**The task**
Pick out every line below that contains the word "from", matching upper and lower case exactly, and copy each one.

Spatial question entries:
- - -

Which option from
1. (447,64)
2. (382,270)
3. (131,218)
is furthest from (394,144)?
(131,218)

- - -

**Response for this exercise**
Which option from
is furthest from (394,144)?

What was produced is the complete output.